PORT MORESBY (PAPOUASIE NOUVELLE GUINEE)
DARWIN (AUSTRALIE)
BALI (INDONESIE)
Septembre –Octobre 2008
Le triangle des « Mers Rudes », non !juste une petite ligne droite ou presque entre 3 points minuscules sur la planète…petite ligne à l’échelle de notre terre mais gigantesque à l’échelle de ma sphère à moi ,car riche d’instants magiques , de moments forts et d’émotion intense .
Tout pourrait se résumer sur un calendrier avec des dates, sur une carte avec des points GPS, le temps…, l’espace… , les références habituelles des récits habituels ;
Mais rien n’est habituel sur SOLEJA : les Milles du capitaine, plus de 200M en 24h( une paille tout de même à coté des 619M en 24h réalisés par Thomas.Coville sur Sodebo !! ), plus de 1000M par mois ,26.000 depuis son départ de France !..

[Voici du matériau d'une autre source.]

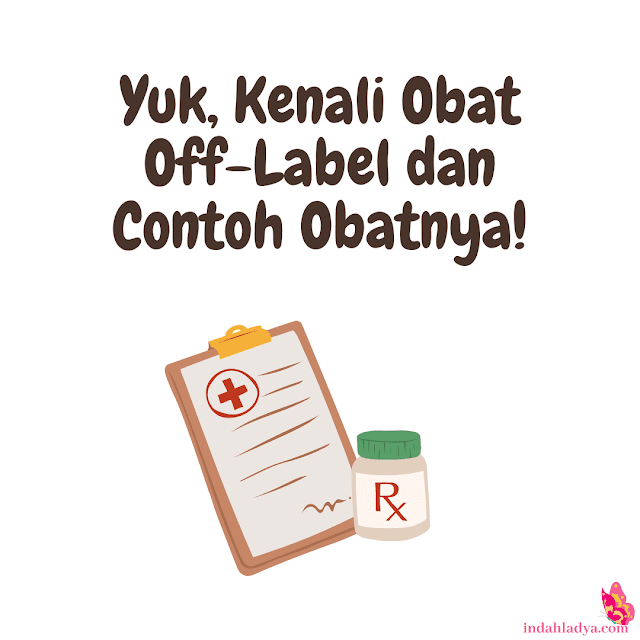 Kenali Obat Off-Label
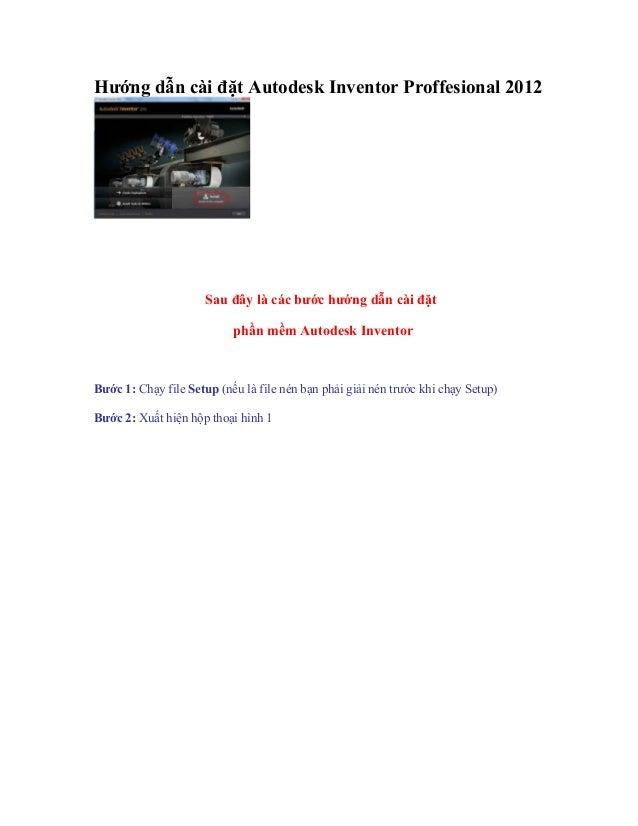 Hướng dẫn cài đặt Autodesk Inventor Proffesional 2012                      Sau đây là các bước hướng dẫn cài đặt          ...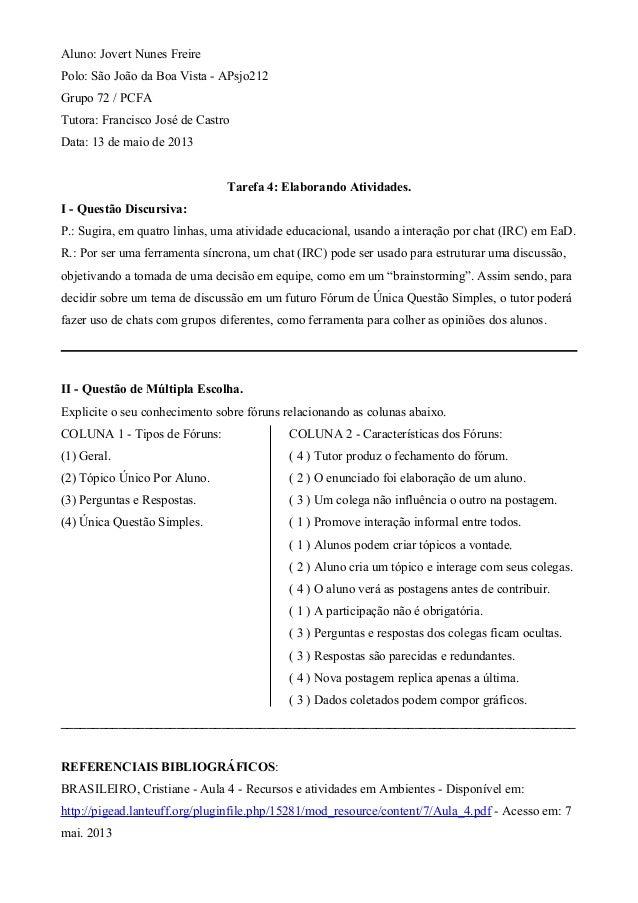 Aluno: Jovert Nunes Freire Polo: São João da Boa Vista - APsjo212 Grupo 72 / PCFA Tutora: Francisco José de Castro Data: 1...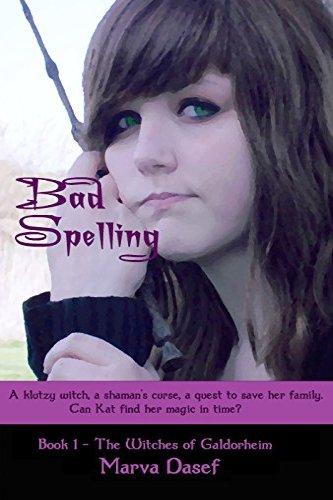 Bad Spelling by Marva Dasef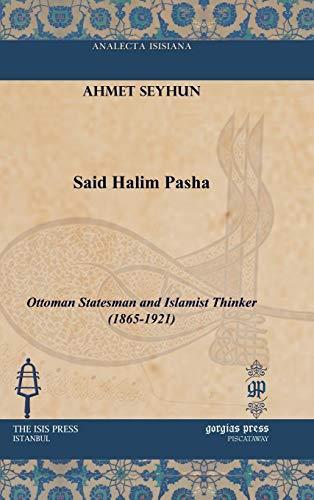Said Halim Pasha (Analecta Isisiana: Ottoman and: Ahmet Seyhun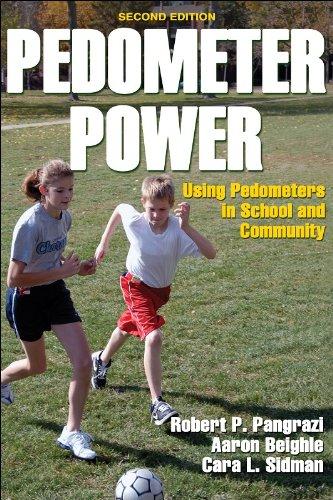 Pedometer Power: Using Pedometers in School and Community - 2E (English Pedometer)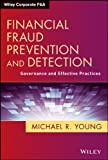 Financial Fraud Prevention and Detection, Michael R. Young, 1118617630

Et pour une fois en entrant dans l’Océan Indien, 1600M au moteur, 300H de moteur, 450l de gazole que vous additionnez, que vous multipliez par Pi et divisé par 119 (le nombre de kilos de pâtes ingurgitées par icelui depuis son départ ) et vous aurez l’âge du capitaine …essayez , vous verrez , ça marche !!!
Des milles et des cents et juste une douzaine d’équipier(e)s à se partager ce cadeau de l’horizon toujours recommencé, de couchers de soleil empourprés, de levers de lune orangés, de mers vertes et violettes sous le buttoir du vent , de déferlantes translucides , couleur de verre sous l’écume blanche .

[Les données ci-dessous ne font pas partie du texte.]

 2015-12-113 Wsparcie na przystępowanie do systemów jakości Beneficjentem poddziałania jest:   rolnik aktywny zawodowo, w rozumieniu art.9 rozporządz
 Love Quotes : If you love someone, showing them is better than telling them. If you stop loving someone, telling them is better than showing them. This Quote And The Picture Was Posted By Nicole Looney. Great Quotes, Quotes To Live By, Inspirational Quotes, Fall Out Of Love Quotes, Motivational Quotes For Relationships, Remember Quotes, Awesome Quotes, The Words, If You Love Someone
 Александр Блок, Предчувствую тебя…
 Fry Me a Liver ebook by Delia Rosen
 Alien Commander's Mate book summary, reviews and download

Des mers rudes, nous n’en n’avons point eu et l’on pourra partager ce parcours en intensité : Port Moresby , Détroit de Torrès , crescendo , Darwin sa chaleur et ses turpitudes douanières diminuando , Bali rongé par le tourisme moderato…
L’histoire que je vais vous raconter maintenant, peut-être l’avez-vous déjà lu dans les pages de Jacques, peut-être ne retrouverez-vous pas les mêmes images, les mêmes sons,
Chacun vit son épopée à sa mesure et avec son regard.
Port Moresby :
Le stade en face de la marina, il s’y produit la fête des groupes ethniques de PNG
Au milieu de cette foule bigarrée il y a 2 blancs accueillis , reconnus dans cette cérémonie où chaque groupe de tous les horizons de la PNG vient traduire ses traditions , son langage , le corps orné de toutes les parures chamarrées , fiers de représenter leur communauté avec les costumes traditionnels .
Il y a eu aussi ce moment d’émotion où tout un groupe assis à même le sol chante en se tenant par la main comme une mémoire ancestrale qui resurgit dans leurs cœurs, sur leurs lèvres et dans leurs bras à travers une mélopée sans fin.
Contraste saisissant, la marina est à 2 pas ; ici c’est le monde policé, aseptisé, conventionné ( Jacques a du dévisser sa casquette !..un comble .. ! )des Australiens . Ils sont 12.000 en PNG investissant dans tous les domaines possibles ….business is business et rien d’autre !
La fête d’à coté les a laissés indifférents ; dans ce pays tout leur est permis y compris d’ignorer le monde des autochtones qui les entourent et avec lesquels ils ne commercent pas.
Voilà qui ne me mets pas en bonne disposition pour aller leur rendre visite et pourtant nous larguons les amarres pour rejoindre le détroit de Torres, passage obligé pour atteindre l’Australie et Darwin sur la cote NE.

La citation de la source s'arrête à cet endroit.